— RECORDS PROVIDED —
══════
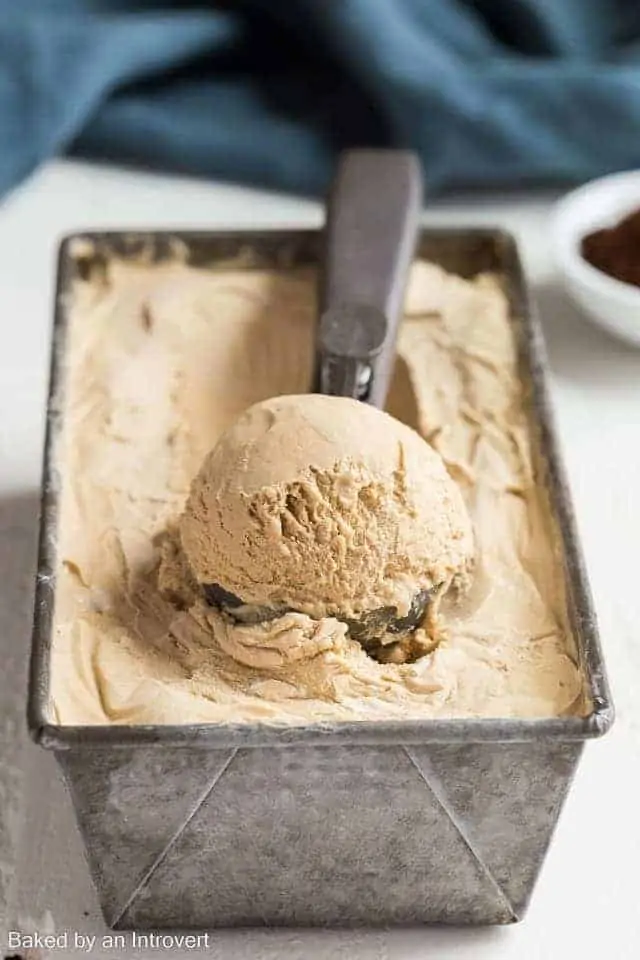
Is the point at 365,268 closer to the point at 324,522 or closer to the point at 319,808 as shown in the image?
the point at 324,522

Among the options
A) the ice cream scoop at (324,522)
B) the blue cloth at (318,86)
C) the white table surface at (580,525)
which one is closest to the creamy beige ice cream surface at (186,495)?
the ice cream scoop at (324,522)

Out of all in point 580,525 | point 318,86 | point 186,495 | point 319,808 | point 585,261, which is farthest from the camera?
point 318,86

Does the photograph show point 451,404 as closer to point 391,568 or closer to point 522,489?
point 522,489

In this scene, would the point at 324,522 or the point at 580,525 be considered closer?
the point at 324,522

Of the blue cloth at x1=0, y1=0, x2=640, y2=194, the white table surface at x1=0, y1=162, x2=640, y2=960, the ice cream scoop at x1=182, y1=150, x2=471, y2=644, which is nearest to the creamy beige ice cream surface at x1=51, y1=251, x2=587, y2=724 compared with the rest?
the ice cream scoop at x1=182, y1=150, x2=471, y2=644

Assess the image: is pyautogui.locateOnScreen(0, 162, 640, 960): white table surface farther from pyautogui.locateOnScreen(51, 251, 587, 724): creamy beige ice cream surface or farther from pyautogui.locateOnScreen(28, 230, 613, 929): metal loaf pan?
pyautogui.locateOnScreen(51, 251, 587, 724): creamy beige ice cream surface

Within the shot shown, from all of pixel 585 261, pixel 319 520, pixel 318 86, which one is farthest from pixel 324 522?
pixel 318 86
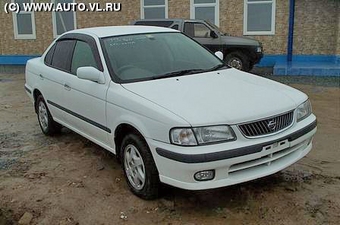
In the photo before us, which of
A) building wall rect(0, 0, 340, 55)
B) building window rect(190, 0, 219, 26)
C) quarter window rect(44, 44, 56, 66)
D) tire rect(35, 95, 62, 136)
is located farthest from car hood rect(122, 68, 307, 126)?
building window rect(190, 0, 219, 26)

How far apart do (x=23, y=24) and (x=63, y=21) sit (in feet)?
6.19

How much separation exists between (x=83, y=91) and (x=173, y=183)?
1.79 metres

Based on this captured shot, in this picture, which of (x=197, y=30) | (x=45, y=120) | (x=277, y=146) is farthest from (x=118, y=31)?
(x=197, y=30)

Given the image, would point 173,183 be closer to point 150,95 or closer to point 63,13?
point 150,95

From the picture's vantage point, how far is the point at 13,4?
17.0 meters

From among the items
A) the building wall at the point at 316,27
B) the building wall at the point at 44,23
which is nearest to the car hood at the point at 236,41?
the building wall at the point at 316,27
══════
— STATED EXERCISE —
Quote all the records verbatim, dropping any pictures from your copy.

— RESULT FOR THIS TASK —
Is the point at 365,268 closer to the point at 324,522 or closer to the point at 319,808 as shown in the image?
the point at 324,522

Among the options
A) the ice cream scoop at (324,522)
B) the blue cloth at (318,86)
C) the white table surface at (580,525)
which one is closest to the creamy beige ice cream surface at (186,495)?
the ice cream scoop at (324,522)

Out of all in point 580,525 | point 318,86 | point 186,495 | point 319,808 | point 585,261, which is farthest from the camera?
point 318,86

Does the photograph show point 451,404 as closer to point 391,568 or closer to point 522,489?
point 522,489

In this scene, would the point at 324,522 or the point at 580,525 be considered closer?
the point at 324,522

Of the blue cloth at x1=0, y1=0, x2=640, y2=194, the white table surface at x1=0, y1=162, x2=640, y2=960, the ice cream scoop at x1=182, y1=150, x2=471, y2=644, which is nearest to the creamy beige ice cream surface at x1=51, y1=251, x2=587, y2=724 compared with the rest?
the ice cream scoop at x1=182, y1=150, x2=471, y2=644

Assess the image: is pyautogui.locateOnScreen(0, 162, 640, 960): white table surface farther from pyautogui.locateOnScreen(51, 251, 587, 724): creamy beige ice cream surface or farther from pyautogui.locateOnScreen(28, 230, 613, 929): metal loaf pan?
pyautogui.locateOnScreen(51, 251, 587, 724): creamy beige ice cream surface

Within the shot shown, from all of pixel 585 261, pixel 319 520, pixel 318 86, which one is farthest from pixel 324 522?
pixel 318 86
In the photo before us, which of
A) building wall rect(0, 0, 340, 55)
B) building window rect(190, 0, 219, 26)
C) quarter window rect(44, 44, 56, 66)
D) tire rect(35, 95, 62, 136)
is located farthest from car hood rect(122, 68, 307, 126)?
building window rect(190, 0, 219, 26)

How far apart do (x=23, y=24) and (x=63, y=21) sit (in feet)?
6.19

How much separation exists between (x=83, y=91) and (x=173, y=183)?
1.79 metres

Based on this captured shot, in this picture, which of (x=197, y=30) | (x=45, y=120) | (x=277, y=146) is farthest from (x=118, y=31)?
(x=197, y=30)

Given the image, would point 173,183 be closer to point 150,95 or closer to point 63,13?
point 150,95

From the picture's vantage point, how far is the point at 13,4?
17.0 meters

From among the items
A) the building wall at the point at 316,27
B) the building wall at the point at 44,23
which is nearest to the car hood at the point at 236,41?
the building wall at the point at 316,27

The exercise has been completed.